*Untersuchter Text*

Auf dem Boden reisen: Nach vegan kommt jetzt terran

Terran: Nur auf dem Land, lateinisch "terra", unterwegs, an "vegan" angelehnt. Die Wortschöpfung ist neu, die Bewegung dahinter aber schon länger auf dem Vormarsch.
Terran Reisende bewegen sich zu Fuß, mit dem Zug, Bus, Schiff oder mit dem Auto über den Planeten. Geflogen wird bewusst nicht.
"Fliegen ist einfach die Achillesferse des Tourismus", sagt Christoph Mülleder. Der 56-jährige Gallneukirchner hat sich als Reiseveranstalter von "Weltanschauen" beruflich auf das bewusste und nachhaltige Reisen spezialisiert: "Aufgrund der fortschreitenden Klimakatastrophe ist die massive Reduktion des Flugverkehrs und der Umstieg auf terranes Reisen einfach ein Gebot der Stunde und sozusagen höchste Eisenbahn."
Von Selfie zu Selfie
Gerade innerhalb von Europa hält er Fliegen für absolut verzichtbar: "Auf andere Arten reist man bewusster, man nimmt sich mehr Zeit. Ein Tag im Zug ist auch ein Tag, um sich auf den Zielort vorzubereiten, ein Buch zu lesen und die langsame Veränderung der Landschaft zu genießen. Für so etwas bleibt im stressigen Berufsalltag ohnehin keine Zeit."
Auswüchse unserer Zeit
Das Shopping-Wochenende in New York oder der kurze Zwischenstopp in Paris richten unser Klima zugrunde, die Jagd nach dem nächsten Selfie vor dem Instagram-Spot, um den sich hunderte andere drängen, sind Auswüchse unserer Zeit. Das Nichtfliegen ist der stärkste Hebel, den man als Privatperson für den Klimaschutz betätigen kann, betont auch Jana Strecker, die Gründerin des 2019 in Deutschland gegründeten Vereins Terran. Gemeinsam mit ihren Mitstreitern will Strecker "terran" als positives Wort in den Köpfen verankern. Manche vermuten, dass allein die Erfindung des Wortes "Flugscham" zu einer Reduktion des Flugverkehrs in skandinavischen Ländern geführt habe – unbestritten ist, dass Fliegen immer mehr mit einem sündigen Image behaftet ist.

*Aufgabe 1*
Gib aus dem Text über terranes Reisen die Passage von „Terran: Nur auf“ bis „wird bewusst nicht.“ wortgetreu aus.
*Aufgabe 2*
Führe den Text über das Reisen ohne Flugzeug im Anschluss an seinen letzten Satz weiter.

*Gegebene Angaben*
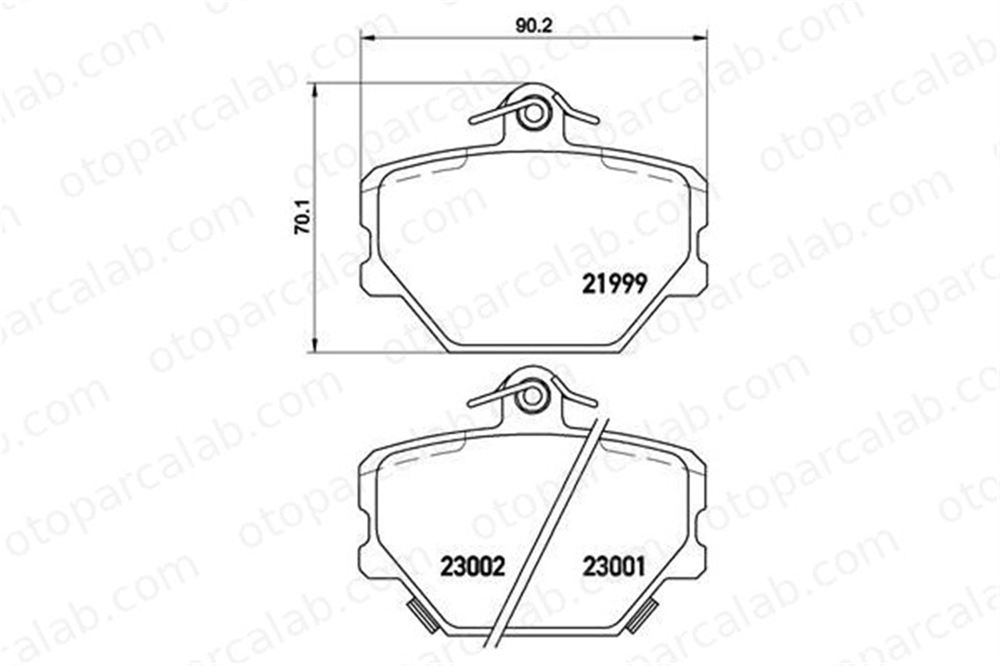 BREMBO P 50 038 Fren Disk Balata Ön SMART FORTWO Coupe FORTWO Cabrio A4514210110 1431V0030000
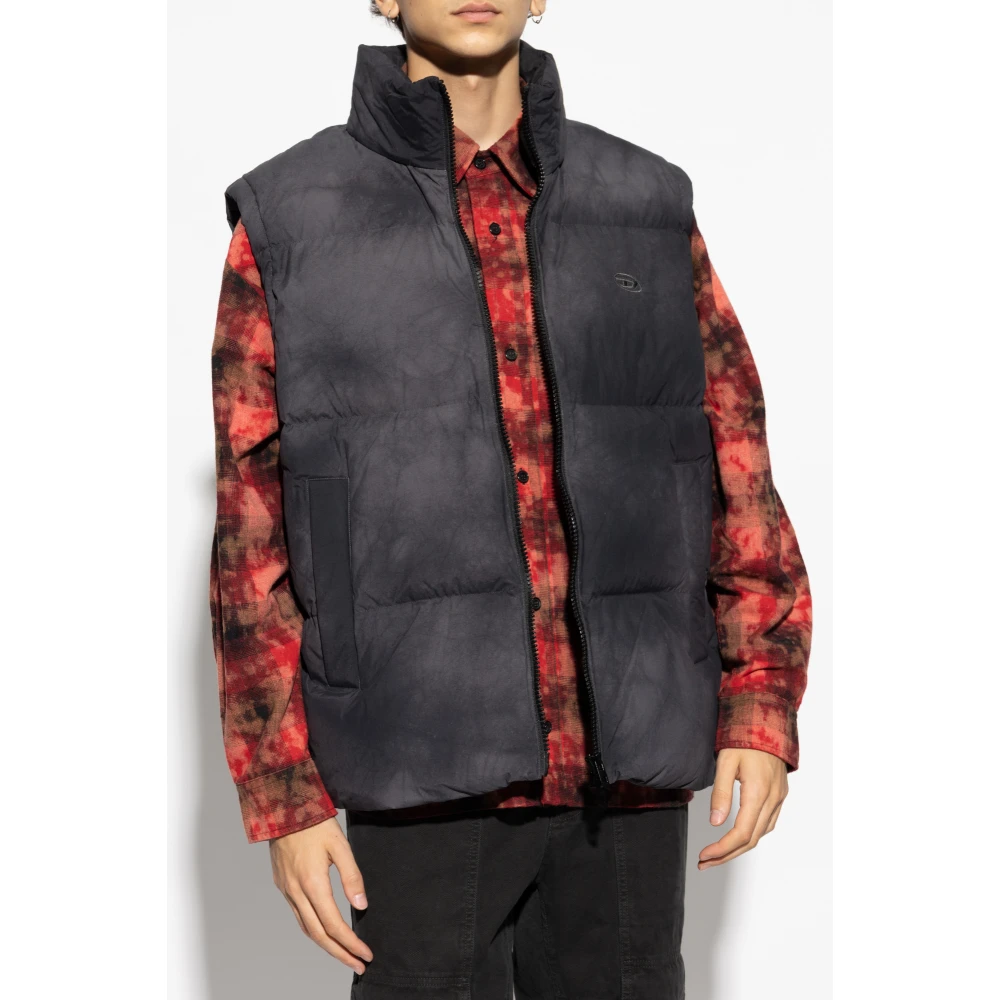 Diesel Donsvest W-Raveel-Sl Gray Heren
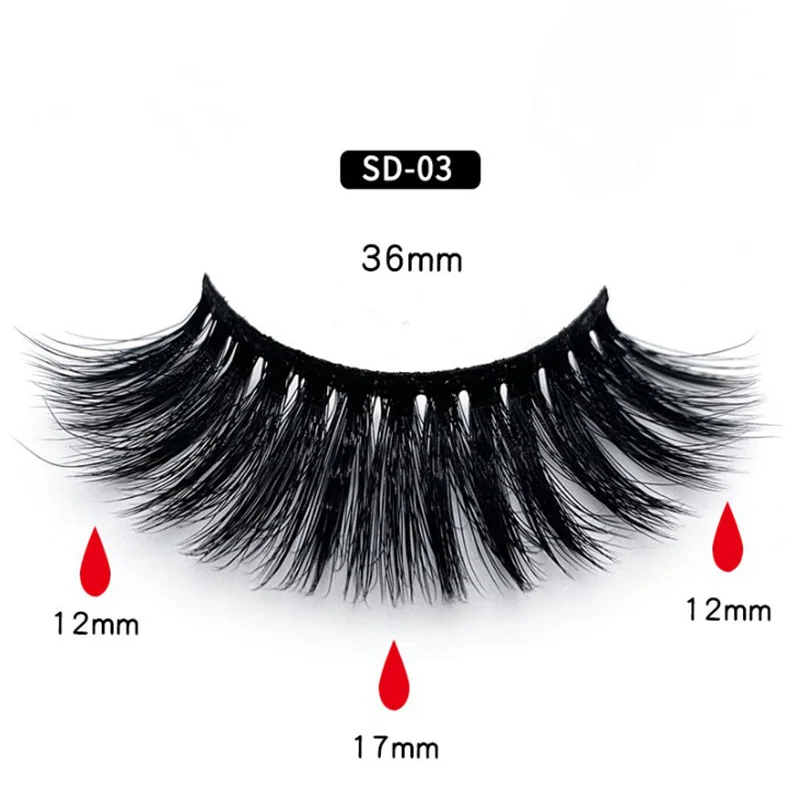 Ресницы норковые Глаза 3D толстые накладные ресницы Европа Америка горячие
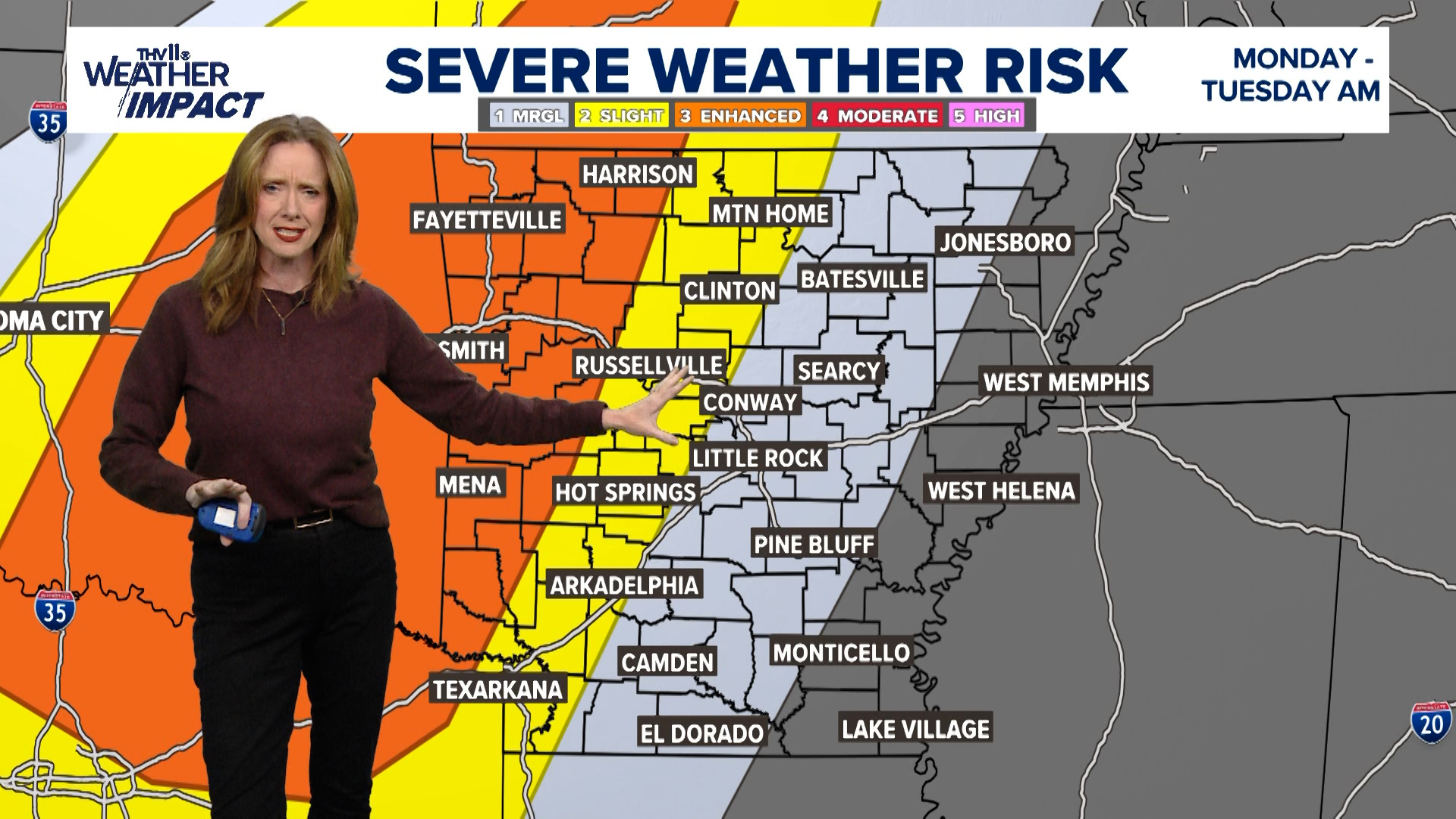 THV11+ weather forecast | Nov. 4, 2024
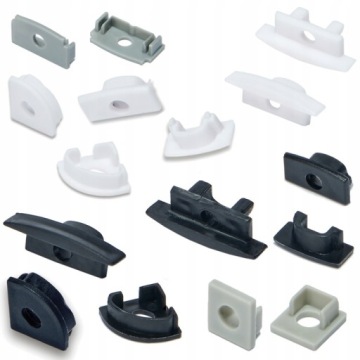 Zaślepka do profilów ALU PCV do LED mix 1szt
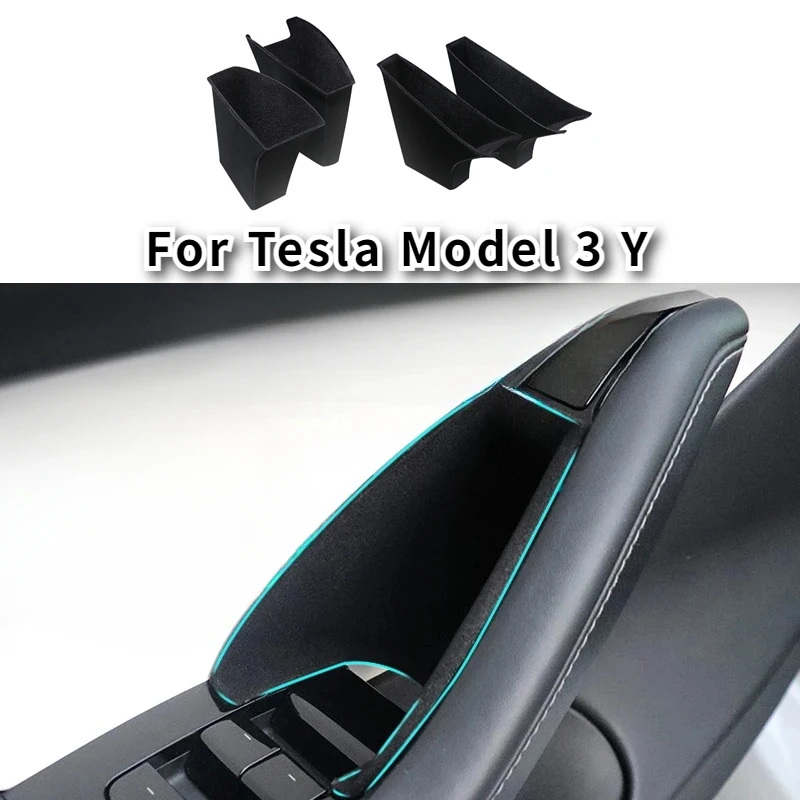 Ящик для хранения дверных ручек для Tesla Model 3Y, передняя и задняя дверная ручка, подлокотник, органайзер, ящик из АБС-пластика, аксессуары для салона автомобиля 
Ящик для хранения дверных ручек для Tesla Model 3Y, передняя и задняя дверная ручка, подлокотник, органайзер, ящик из АБС-пластика, аксессуары для салона автомобиля
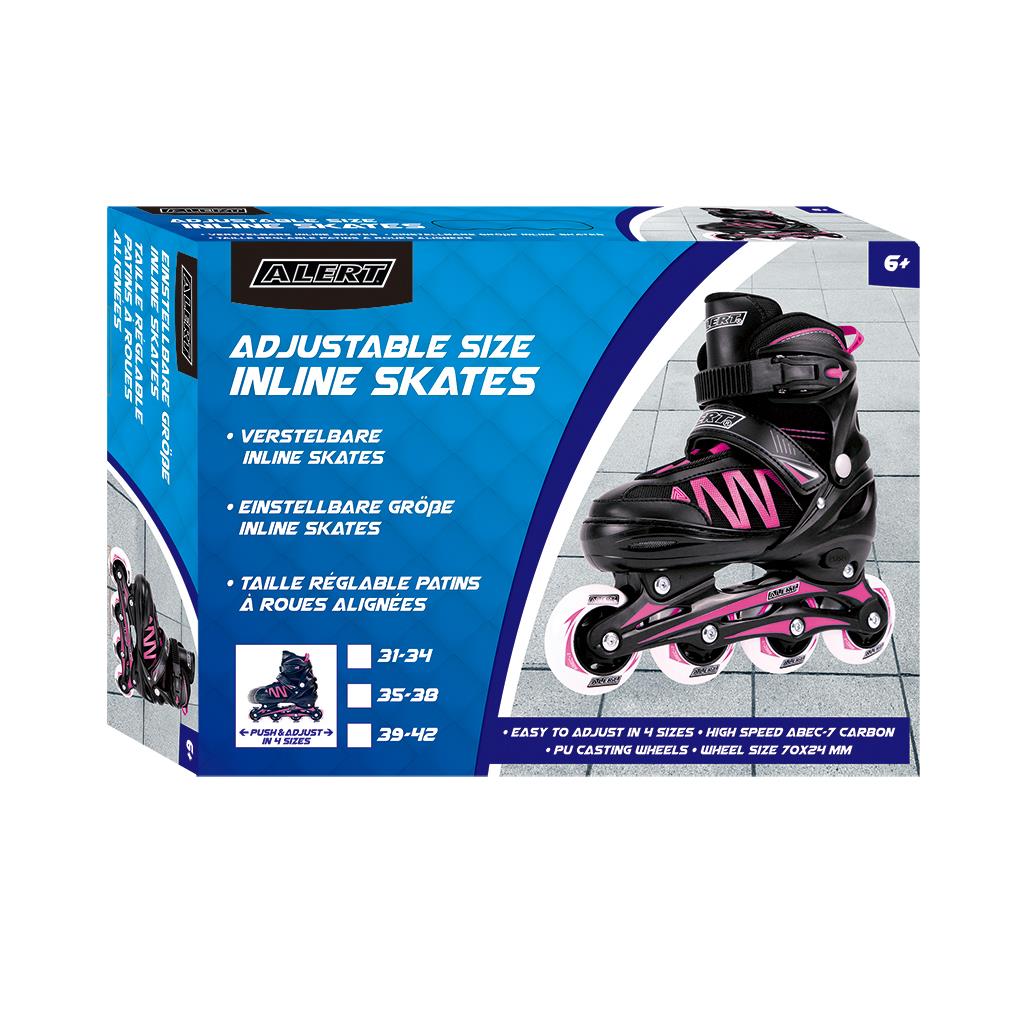 Inline Skate Maat 31-34 Roze Alert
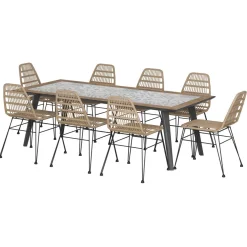 Table de jardin rectangulaire LAMBADA Céramique & Graphite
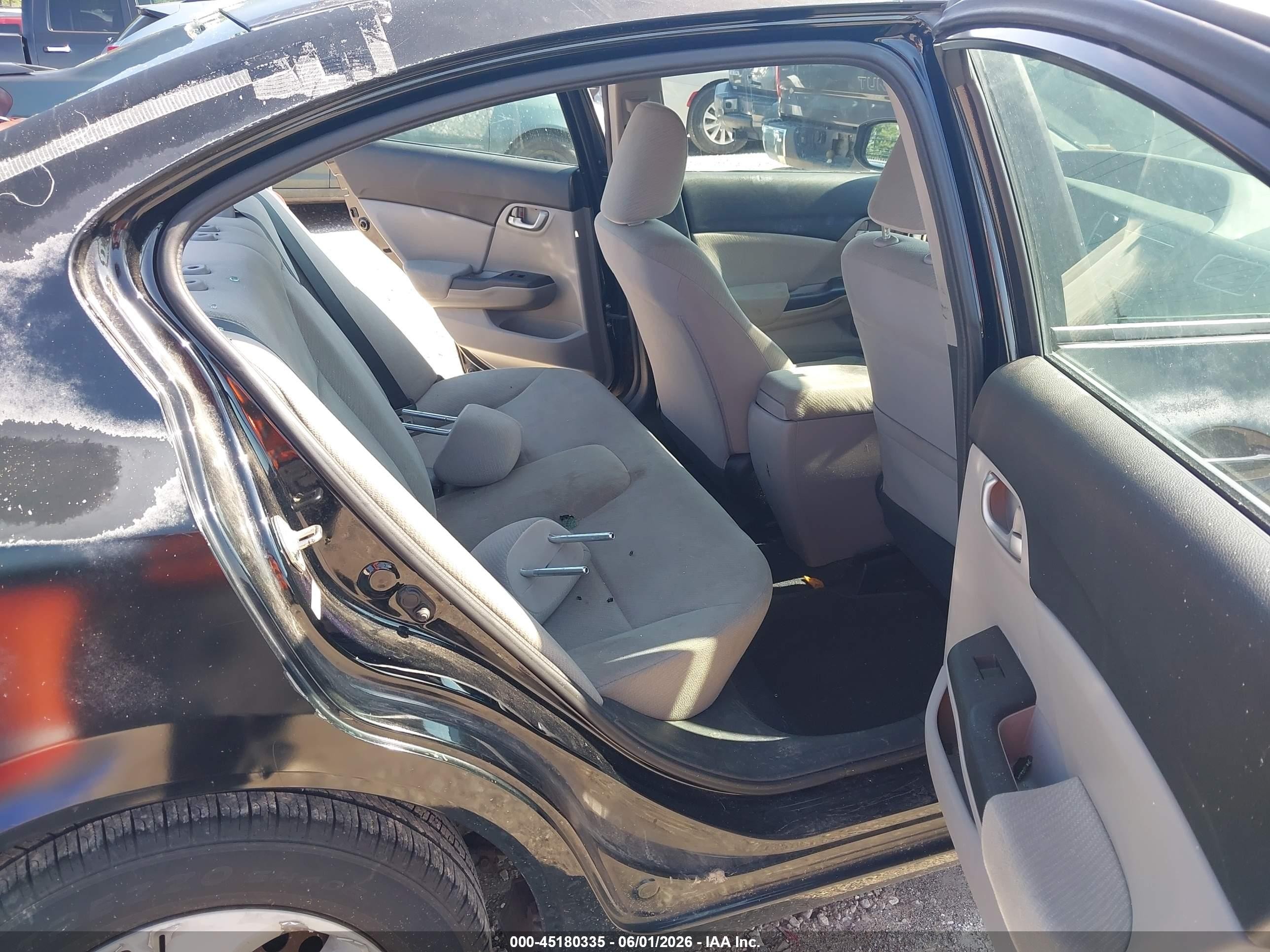2013 Honda Civic Lx Черный vin: 2HGFB2F57DH513252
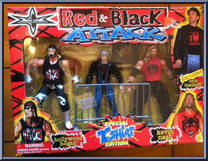 Red & Black Attack (Hollywood Hogan / Kevin Nash / Eric Bischoff) Action Figure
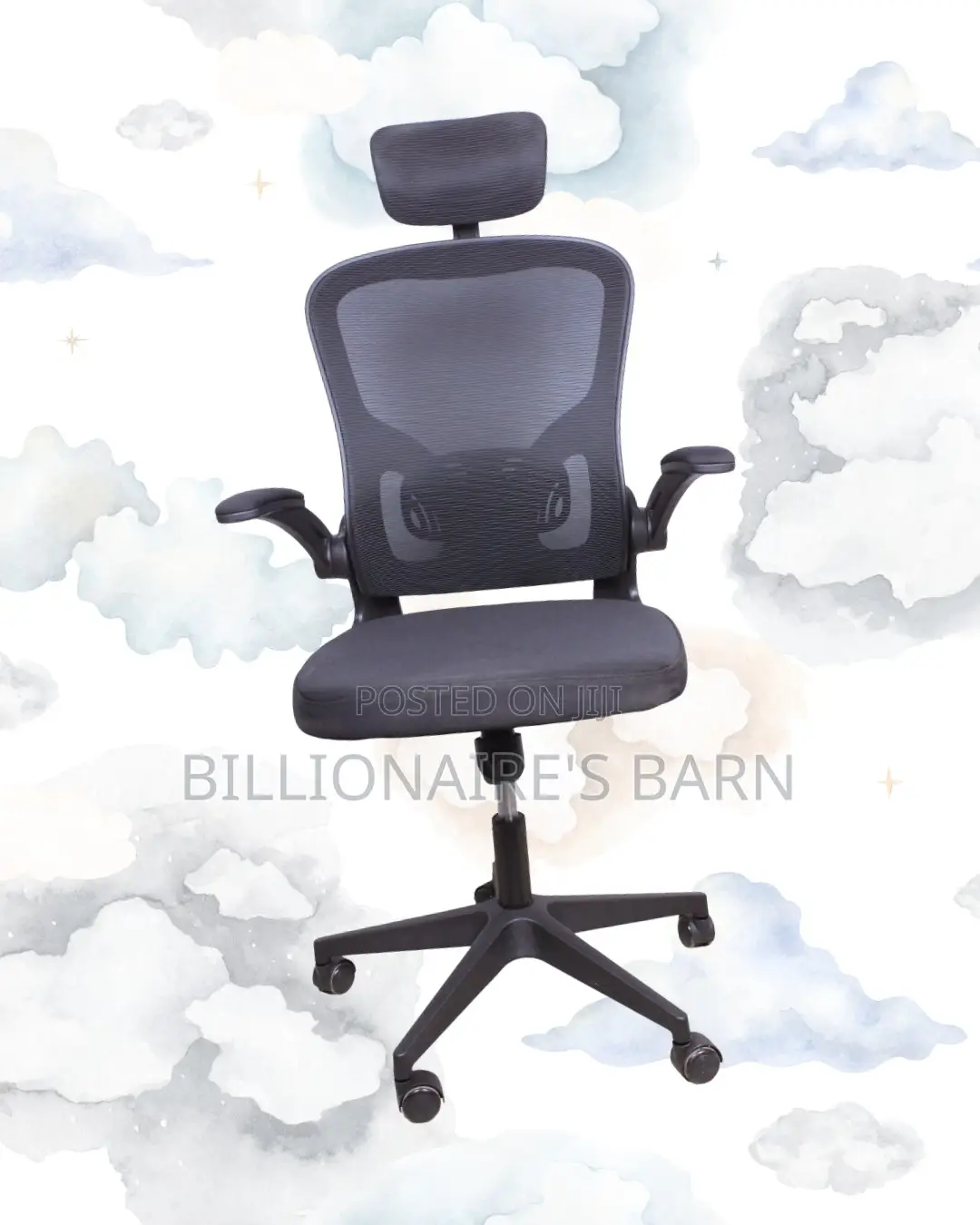 Grey Ergonomic Office Chair (Adjustable) — Hot Deal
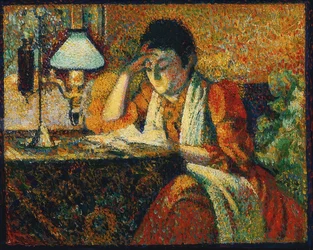 La lettrice (La Liseuse). Circa 1888
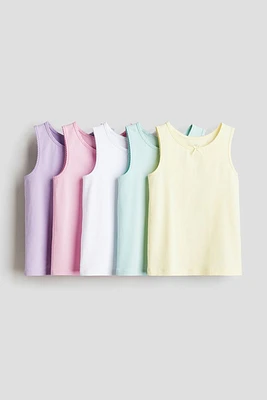 5-pack Scalloped-edge Tank Tops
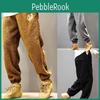 Size Autumn Big Winter Men Lamb Fleece Sweatpants Y2k Vintage Coffee Streetwear Fashion Male Clothes New Casual Warm Trousers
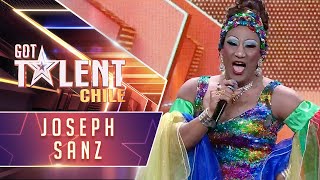 Joseph Sanz  Audiciones  Got Talent Chile 2024 [upl. by Nabalas14]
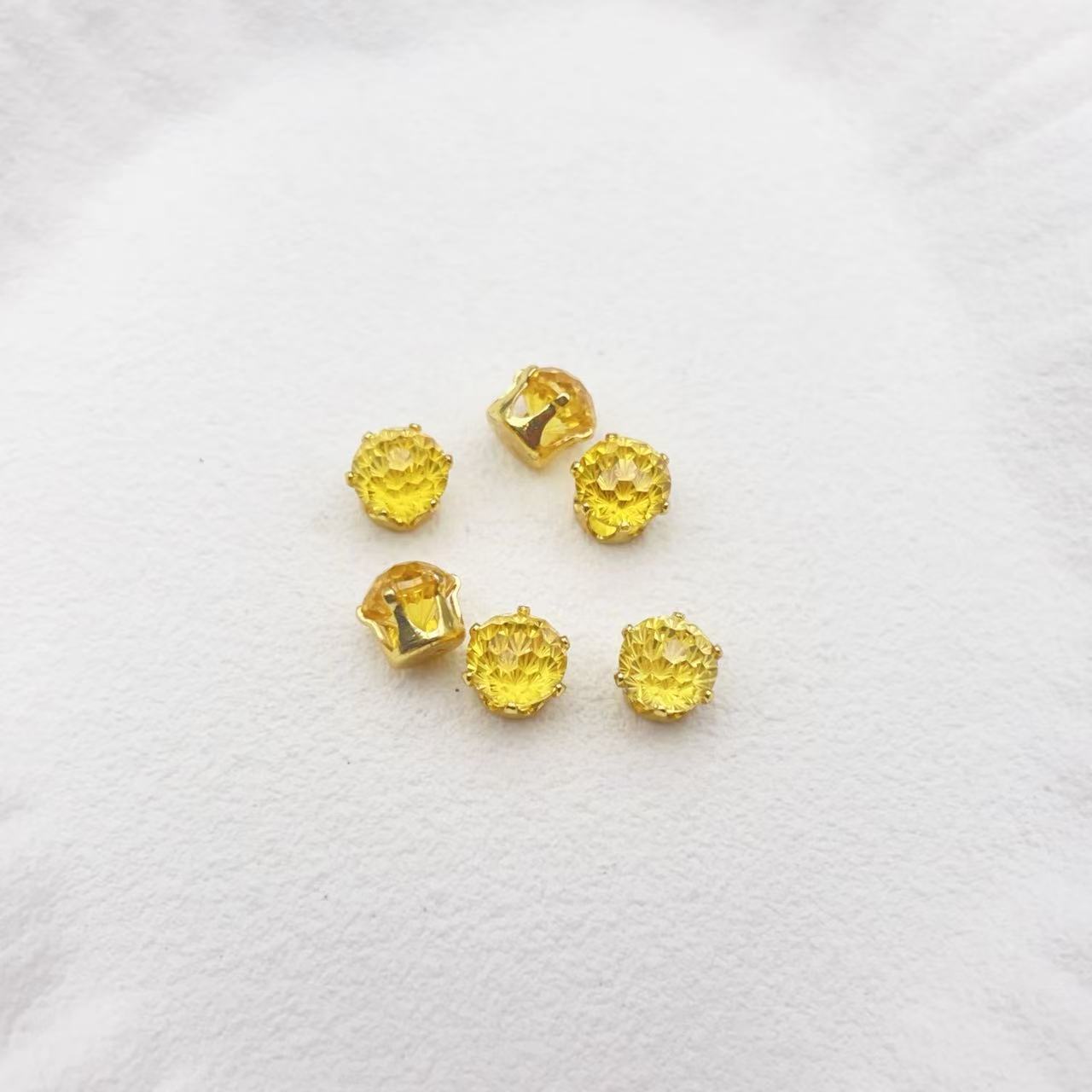 6mm Firework-Cut Prong Set CZ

*Ergebnis 1*
Terran: Nur auf dem Land, lateinisch "terra", unterwegs, an "vegan" angelehnt. Die Wortschöpfung ist neu, die Bewegung dahinter aber schon länger auf dem Vormarsch.
Terran Reisende bewegen sich zu Fuß, mit dem Zug, Bus, Schiff oder mit dem Auto über den Planeten. Geflogen wird bewusst nicht.

*Ergebnis 2*
Die Herausforderung am terranen Reisen sei es, sich genug Zeit zu nehmen, sagt Mülleder. Überhaupt müsse die gesamte Urlaubsplanung neu gedacht werden. "Was will ich in meinem Urlaub? Will ich baden, mich entspannen, will ich Kultur?"

Erst danach gelte es das Wo zu bestimmen. "Wir müssen weg von diesem To-do-Denken, von diesen Bucket-Lists – dort muss ich noch ein Hakerl machen und diese Sehenswürdigkeit auch noch auf die Liste hinzufügen", sagt Mülleder: "Mut zur Lücke, weniger ist mehr." Seine bisher letzte Flugreise hat er 2018 angetreten. "Es ist eine Frage der Dosierung. Wenn schon eine Fernreise alle zwei oder drei Jahre, dann bewusst länger am Zielort bleiben und nachher den CO2-Ausstoß kompensieren."
Diese Kompensation funktioniert durch eine finanzielle Spende für ein Projekt – zum Beispiel für Wiederaufforstung oder Solaranlagen. "Ein bisserl ein Ablasshandel", sagt Mülleder und warnt davor, sich dadurch geistig von Verantwortung freizukaufen.
Natürlich habe jede Art von Reisen ihre eigenen Herausforderungen, so auch jene mit dem Zug. Nicht nur die Tickets müssen für Strecken durch verschiedene Länder oft mühsam von unterschiedlichen Bahnlinien gekauft werden, auch die Spurbreiten der Schienen sind in Europa unterschiedlich.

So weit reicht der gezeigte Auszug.